Sebagaimana telah diberitakan dalam sebuah hadits Shahih:
Dari Abu Hurairah radhiallahu ‘anhu : “Pernah datang seseorang kepada Rasulullah Shalallahu ‘alaihi wa sallam (dia berkata) : ‘Ya Rasulullah, aku binasa’. Beliau bertanya : ‘Apa yang membuatmu binasa?’. Dia berkata : ‘Aku telah menjima’i (menyetubuhi) istriku di bulan Ramadhan’. Rasulullah Shalallahu ‘alaihi wa sallam bersabda : ‘Apakah engkau mampu memerdekakan budak?’ (dia menjawab) ‘Tidak’. ‘Apakah engkau mampu berpuasa dua bulan secara berturut-turut?’ (dia menjawab) ‘Tidak’. ‘Apakah engkau mampu memberi makan enam puluh orang miskin?’ (dia menjawab) ‘Tidak’. Rasulullah Shalallahu ‘alaihi wa sallam bersabda : ‘Duduklah’, diapun duduk. Kemudian ada yang mengirim kepada Rasulullah Shalallahu ‘alaihi wa sallam satu wadah kurma, Rasulullah Shalallahu ‘alaihi wa sallam bersabda : ‘Bersedekahlah (dengan kurma ini)’, (dia berkata) : ‘Tidak ada diantara dua kampung ini keluarga yang lebih miskin dari kami’. Rasulullah (pihak tertawa sampai terlihat gigi serinya, (dan bersabda) :‘Ambillah (kurma ini), berilah makan keluargamu”.
(HR. Bukhori, Muslim, Tirmidzi, Bagawi, Abu Dawud, Ad Darimi, Ibnu Majah, Ibnu Abi Syaibah, Ibnu Khuzaimah, Ibnul Jarud, Syafi’i, Malik, Abdurrozak, dengan sanad Shahih).
Barangsiapa yang wajib membayar kafarah tetapi tidak mampu memerdekakan budak, tidak mampu berpuasa dua bulan secara berturut-turut, dan juga tidak mampu memberi makan enam puluh orang miskin, maka gugurlah kewajibannya untuk membayar kafarah tersebut, karena tidak ada beban syariat kecuali kalau ada kemampuannya. Allah berfirman :
“Allah tidak membebani jiwa kecuali sesuai dengan kemampuannya”. (QS. Al Baqarah : 286).

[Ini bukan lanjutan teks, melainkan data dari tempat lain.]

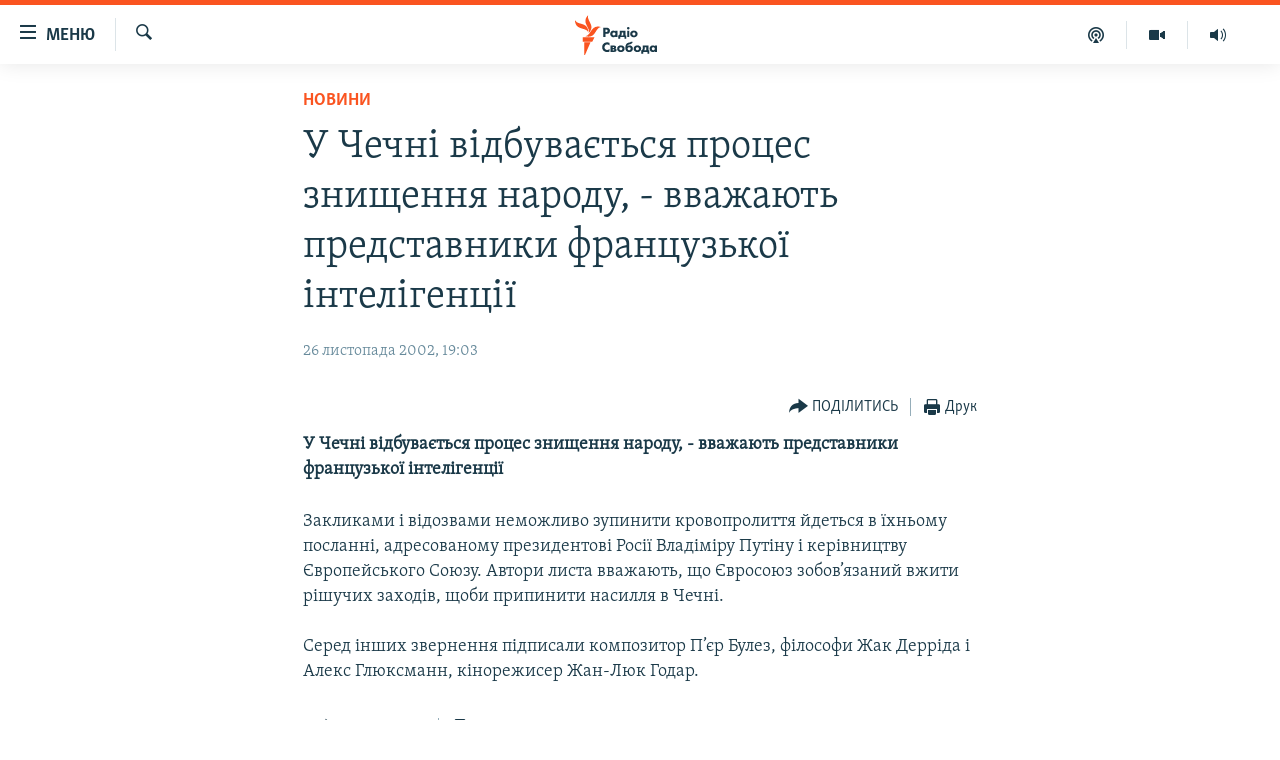

--- FILE ---
content_type: image/svg+xml
request_url: https://www.radiosvoboda.org/Content/responsive/RFE/uk-UA/img/logo.svg?cb=374
body_size: 1605
content:
<?xml version="1.0" encoding="UTF-8"?>
<svg id="ukrainian" xmlns="http://www.w3.org/2000/svg" viewBox="0 0 205.38 80">
  <defs>
    <style>
      .cls-1 {
        fill: #1a3948;
      }

      .cls-1, .cls-2 {
        stroke-width: 0px;
      }

      .cls-2 {
        fill: #fa5420;
      }
    </style>
  </defs>
  <g id="ukrainian-2" data-name="ukrainian">
    <path class="cls-1" d="m56.2,53.36h-3.31v-13.43h4.86c1.08,0,2.47.13,3.61,1.12.91.78,1.35,1.86,1.35,3.29,0,1.31-.4,2.39-1.18,3.18-1.07,1.06-2.44,1.2-3.51,1.2h-1.81v4.64Zm0-7.34h1.02c.33,0,1.11,0,1.61-.47.3-.3.48-.75.48-1.24s-.17-.94-.47-1.22c-.44-.41-1.1-.47-1.68-.47h-.96v3.4Zm11.61,7.64c-1.47,0-2.54-.43-3.45-1.38-.89-.93-1.34-2.07-1.34-3.38,0-1.43.52-2.75,1.43-3.64.82-.8,1.95-1.24,3.21-1.24.82,0,1.93.2,2.74,1.11v-.82h3.11v9.05h-3.11v-.87c-.62.77-1.48,1.17-2.58,1.17Zm.57-6.99c-.57,0-1.14.23-1.53.61-.29.29-.64.78-.64,1.54s.32,1.24.58,1.52c.4.42,1.02.66,1.65.66.54,0,1.07-.21,1.45-.59.31-.29.68-.8.68-1.6,0-.61-.23-1.18-.64-1.56-.46-.43-1.11-.59-1.55-.59Zm17.84,9.19h-2.79v-2.5h-5.98v2.5h-2.79v-4.87h.09c.45-.06.84-.23,1.18-.54.7-.63.76-1.55.76-2.61v-3.53h8.2v6.67h1.34v4.88Zm-7.53-4.88h3.08v-4.29h-2.21v1.59c0,.89-.12,1.37-.21,1.66-.08.26-.27.65-.66,1.04Zm11.8,2.38h-3.11v-9.05h3.11v9.05Zm-1.56-10.96c-1.01,0-1.8-.78-1.8-1.76s.79-1.76,1.8-1.76,1.8.78,1.8,1.76-.79,1.76-1.8,1.76Zm8.08,11.25c-1.61,0-3.07-.53-4.02-1.46-.87-.85-1.39-2.11-1.39-3.36s.52-2.51,1.39-3.36c.94-.93,2.41-1.46,4.02-1.46s3.07.53,4.02,1.46c.87.85,1.39,2.11,1.39,3.36s-.52,2.51-1.39,3.36c-.95.93-2.41,1.46-4.02,1.46Zm0-7.03c-.63,0-1.16.2-1.57.61-.43.42-.64.94-.64,1.6s.21,1.18.64,1.6c.41.4.95.61,1.59.61s1.14-.2,1.55-.61c.43-.42.64-.94.64-1.6s-.21-1.18-.64-1.6c-.41-.4-.94-.61-1.57-.61Zm-38.04,28.26c-2.22,0-4.03-.66-5.37-1.95-1.38-1.3-2.14-3.11-2.14-5.09s.78-3.77,2.14-5.05c1.32-1.25,3.13-1.93,5.11-1.93,1.02,0,2.1.24,3.28.74l.06.03v3.84l-.17-.17c-.88-.92-1.92-1.38-3.09-1.38-1.08,0-1.99.34-2.69,1-.79.75-1.25,1.84-1.25,2.99,0,1.53.72,2.44,1.14,2.85.33.33,1.28,1.08,2.85,1.08,1.1,0,2.09-.44,3.03-1.34l.17-.16v3.8l-.05.03c-1.29.64-2.29.72-3.02.72Zm10.09-.3h-5.61v-9.05h4.94c.56,0,1.59,0,2.31.6.51.43.76,1.04.76,1.8,0,.65-.18,1.11-.58,1.5-.14.15-.31.28-.51.38.41.12.8.33,1.08.59.41.4.62.93.62,1.58,0,.71-.24,1.33-.7,1.78-.38.38-1.09.82-2.32.82Zm-2.5-2.1h1.22c.24,0,.57,0,.81-.21.16-.14.25-.37.25-.62,0-.27-.14-.45-.25-.54-.26-.21-.68-.21-.93-.21h-1.1v1.59Zm0-3.41h1.1c.16,0,.46-.02.68-.16.18-.13.26-.31.26-.57,0-.32-.16-.48-.23-.54-.14-.11-.48-.16-.75-.16h-1.06v1.43Zm11.77,5.81c-1.61,0-3.07-.53-4.02-1.46-.87-.85-1.39-2.11-1.39-3.36s.52-2.51,1.39-3.36c.94-.93,2.41-1.46,4.02-1.46s3.07.53,4.02,1.46c.87.85,1.39,2.11,1.39,3.36s-.52,2.51-1.39,3.36c-.95.93-2.41,1.46-4.02,1.46Zm0-7.03c-.63,0-1.16.2-1.57.61-.43.42-.64.94-.64,1.6s.21,1.18.64,1.6c.41.4.95.61,1.59.61s1.14-.2,1.55-.61c.43-.42.64-.94.64-1.6s-.21-1.18-.64-1.6c-.41-.4-.94-.61-1.57-.61Zm11.87,7.03c-1.62,0-2.83-.42-3.79-1.34-1.63-1.58-1.63-3.88-1.63-4.64,0-1.55.23-4.39,1.81-6.04,1.06-1.11,2.4-1.4,3.29-1.6l.72-.16c.8-.17,1.38-.3,1.68-.63.16-.18.2-.37.2-.49v-.1h2.76v.11c-.1.9-.53,1.83-1.11,2.38-.46.45-1.19.81-2.23,1.09l-1.22.33c-.76.21-1.63.44-2.21.95-.46.41-.77,1-.88,1.63.77-.77,1.78-1.15,3.08-1.15,1.44,0,2.71.45,3.57,1.28.87.83,1.37,2.04,1.37,3.33,0,1.42-.53,2.7-1.49,3.62-1.29,1.24-2.77,1.4-3.92,1.4Zm-.02-7.01c-.81,0-1.32.38-1.55.61-.41.41-.66,1-.66,1.6s.23,1.14.64,1.54c.23.23.75.61,1.61.61.55,0,1.04-.19,1.46-.55.46-.41.74-1.04.74-1.67,0-.54-.23-1.07-.64-1.5-.42-.41-.96-.63-1.59-.63Zm11.87,7.01c-1.61,0-3.07-.53-4.02-1.46-.87-.85-1.39-2.11-1.39-3.36s.52-2.51,1.39-3.36c.94-.93,2.41-1.46,4.02-1.46s3.07.53,4.02,1.46c.87.85,1.39,2.11,1.39,3.36s-.52,2.51-1.39,3.36c-.95.93-2.41,1.46-4.02,1.46Zm0-7.03c-.63,0-1.16.2-1.57.61-.43.42-.64.94-.64,1.6s.21,1.18.64,1.6c.41.4.95.61,1.59.61s1.14-.2,1.55-.61c.43-.42.64-.94.64-1.6s-.21-1.18-.64-1.6c-.41-.4-.94-.61-1.57-.61Zm17.19,9.23h-2.79v-2.5h-5.98v2.5h-2.79v-4.87h.09c.45-.06.84-.23,1.18-.54.7-.63.76-1.55.76-2.61v-3.53h8.2v6.67h1.34v4.88Zm-7.53-4.88h3.08v-4.29h-2.21v1.59c0,.89-.12,1.37-.21,1.66-.08.26-.27.65-.66,1.04Zm12.64,2.68c-1.47,0-2.54-.43-3.45-1.38-.89-.93-1.34-2.07-1.34-3.38,0-1.43.52-2.75,1.43-3.64.82-.8,1.95-1.24,3.21-1.24.82,0,1.93.2,2.74,1.11v-.82h3.11v9.05h-3.11v-.87c-.62.77-1.48,1.17-2.58,1.17Zm.57-6.99c-.57,0-1.14.23-1.53.61-.29.29-.64.78-.64,1.54s.32,1.24.58,1.52c.4.42,1.02.66,1.65.66.54,0,1.07-.21,1.45-.59.31-.29.68-.8.68-1.6,0-.61-.23-1.18-.64-1.56-.46-.43-1.11-.59-1.55-.59Z"/>
  </g>
  <g id="New_Symbol" data-name="New Symbol">
    <path class="cls-2" d="m52.19,24.13c-6.89.8-8.83,7.93-14.01,14.09-6.93,8.22-17.21,4-17.21,4,6.93-.86,8.92-8.04,14.23-14.17,7.04-8.13,16.99-3.91,16.99-3.91Zm-24.98,12.06s8.62-6.83,4.9-16.89c-2.8-7.59-8.2-12.97-5.34-19.3,0,0-8.54,6.93-4.98,16.89,2.72,7.62,8.28,12.97,5.42,19.3Zm-.5-1.45s.83-11.07-8.72-15.28C10.54,16.19,2.71,16.49.03,10.08c0,0-1.06,11,9.07,15.26,7.5,3.15,14.93,2.99,17.61,9.4Zm-11.35,18.59h19.37l4.52-9.09H15.36v9.09Zm3.09,26.67h1.63l11.12-25.45h-12.75v25.45Z"/>
  </g>
</svg>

Dan juga dengan dalil dari hadits diatas, bahwa Rasulullah Shalallahu ‘alaihi wa sallam menggugurkan kafarah dari orang tersebut ketika orang tersebut mengkabarkan kesulitannya, dan memberinya satu wadah kurma untuk diberikan kepada keluarganya.
Seorang (pihak) wanita tidak terkena kewajiban membayar kafarah karena Rasulullah Shalallahu ‘alaihi wa sallam setelah dikabarkan bahwa perbuatan yang terjadi adalah antara pria dan wanita, tetapi (Beliau) tidak mewajibkan (kafarah bagi wanita), kecuali hanya satu kafarah saja.
Namun bukan berarti dosa tersebut tidak bisa ditebus, meskipun kita tidak dapat mengganti. Kita harus ingat bahwa Allah Maha Pengasih lagi Maha Penyayang.
“Katakanlah: “Hai hamba-hamba-Ku yang malampaui batas terhadap diri mereka sendiri, janganlah kamu berputus asa dari rahmat Allah. Sesungguhnya Allah mengampuni dosa-dosa semuanya. Sesungguhnya Dia-lah Yang Maha Pengampun lagi Maha Penyayang.” (QS. Az Zumar: 53)
“Hai orang-orang yang beriman, bertaubatlah kepada Allah dengan taubatan nasuhaa (taubat yang semurni-murninya).” (QS. At Tahrim: 8)
Kita masih bisa melakukan taubat nasuha dengan empat syarat, yakni menyesali dosa yang telah diperbuat, menghindari dosa yang sama saat ini, bertekad tidak mengulangi lagi dosa tersebut di masa datang dan jika berkaitan dengan hak orang lain, maka harus ditunaikan. Berhubung puasa Ramadhan tidak berkaitan dengan manusia, maka kita hanya bertaubat dengan tiga syarat tersebut. Semoga Bermanfaat.